The turnpike from the car to fling, As from a yacht the sea, Is doubtless as inspiriting As aught on land can be; I grant the glory, the romance, But look behind the veil-- Suppose that while the motor pants You miss the nightingale!

[Sidenote: ALCISTON]

To return to Alfriston, there are two brief excursions (possible in the vehicles that are glanced at in the foregoing verses) which ought to be described here: to Alciston and to Wilmington. Alciston is a little hamlet under the east slope of Firle Beacon, practically no more than a farm house, a church, and dependant cottages. It is on a road that leads only to itself and "to the Hill" (as the sign-boards say hereabout); it is perhaps as nearly forgotten as any village in the county; and yet I know of no village with more unobtrusive charm. The church, which has no vicar of its own, being served from Selmeston, a mile away, stands high amid its graves, the whole churchyard having been heaped up and ramparted much as a castle is. In the hollow to the west of the church is part of the farmyard: a pond, a vast barn with one of the noblest red roofs in these parts, and the ruins of a stone pigeon house of great age and solidity, buttressed and built as if for a siege, in curious contrast to the gentle, pretty purpose for which it was intended. Between the church and the hill, and almost adjoining it, is the farmhouse, where the church keys are kept--a relic of Alciston Grange (once the property of Battle Abbey)--with odds and ends of its past life still visible, and a flourishing fig-tree at the back, heavy with fruit when I saw it under a September sun. The front of the house looks due east, across a valley of corn, to Berwick church, on a corresponding mound, and beyond Berwick to the Downs above Wilmington. And at the foot of the garden, on the top of the grey wall above the moat, is a long, narrow terrace of turf, commanding this eastern view--a terrace meet for Benedick and Beatrice to pace, exchanging raillery.

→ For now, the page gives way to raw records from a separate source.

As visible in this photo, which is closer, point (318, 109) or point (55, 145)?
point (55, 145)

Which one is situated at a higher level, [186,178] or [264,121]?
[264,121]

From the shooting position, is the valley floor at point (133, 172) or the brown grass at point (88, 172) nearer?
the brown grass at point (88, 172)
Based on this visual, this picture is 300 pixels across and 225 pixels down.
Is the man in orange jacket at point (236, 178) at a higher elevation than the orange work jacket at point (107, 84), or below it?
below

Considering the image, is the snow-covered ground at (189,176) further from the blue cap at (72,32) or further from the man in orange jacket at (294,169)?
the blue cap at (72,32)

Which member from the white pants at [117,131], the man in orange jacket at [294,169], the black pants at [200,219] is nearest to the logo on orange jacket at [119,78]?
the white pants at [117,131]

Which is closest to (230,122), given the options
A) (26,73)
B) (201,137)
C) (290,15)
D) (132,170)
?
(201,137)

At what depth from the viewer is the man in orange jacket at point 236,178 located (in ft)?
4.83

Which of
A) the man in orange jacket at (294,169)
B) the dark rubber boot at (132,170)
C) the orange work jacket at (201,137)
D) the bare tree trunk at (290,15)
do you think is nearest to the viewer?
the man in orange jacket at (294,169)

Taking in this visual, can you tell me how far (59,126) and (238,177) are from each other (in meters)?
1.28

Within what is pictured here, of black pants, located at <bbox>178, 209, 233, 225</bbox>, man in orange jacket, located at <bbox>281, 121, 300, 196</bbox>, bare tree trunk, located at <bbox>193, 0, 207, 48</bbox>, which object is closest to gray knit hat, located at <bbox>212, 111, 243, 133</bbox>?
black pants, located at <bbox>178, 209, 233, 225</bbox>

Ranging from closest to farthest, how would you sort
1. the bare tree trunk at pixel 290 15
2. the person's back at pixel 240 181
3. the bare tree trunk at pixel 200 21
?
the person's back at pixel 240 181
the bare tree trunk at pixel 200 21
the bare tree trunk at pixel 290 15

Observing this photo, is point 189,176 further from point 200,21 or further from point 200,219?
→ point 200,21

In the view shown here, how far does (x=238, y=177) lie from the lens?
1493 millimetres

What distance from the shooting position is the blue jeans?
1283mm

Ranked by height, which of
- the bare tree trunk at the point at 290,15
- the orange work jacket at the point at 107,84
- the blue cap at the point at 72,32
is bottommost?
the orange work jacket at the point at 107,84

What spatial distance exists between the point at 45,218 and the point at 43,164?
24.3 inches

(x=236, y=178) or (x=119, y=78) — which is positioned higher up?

In Berwick church, by the way, is a memorial to George Hall, a former rector, of whom it is said that his name "speaks all learning humane and divine," and that his memory is "precious both to the Muses and the Graces." The Reverend George Hall's works seem, however, to have vanished.

[Sidenote: THE LONG MAN]

Wilmington, north-east of Alfriston, occupies a corresponding position to that of Alciston in the north-west; but having a "lion" in the shape of the Long Man it has lost its virginal bloom. Wilmington is providing tea and ginger beer while Alciston nurses its unsullied inaccessibility. The Long Man is a rude figure cut in the turf by the monks of the Benedictine priory that once flourished here, the ruins of which are now incorporated (like Alciston Grange) in a farm house on the east of the village. At least, it is thought by some antiquaries that the effigy is the work of the monks; others pronounce it druidical. The most alluring of several theories, indeed, would have the figure to represent Pol or Balder, the Sun God, pushing aside the doors of darkness--Polegate (or Bolsgate) near by being brought in as evidence.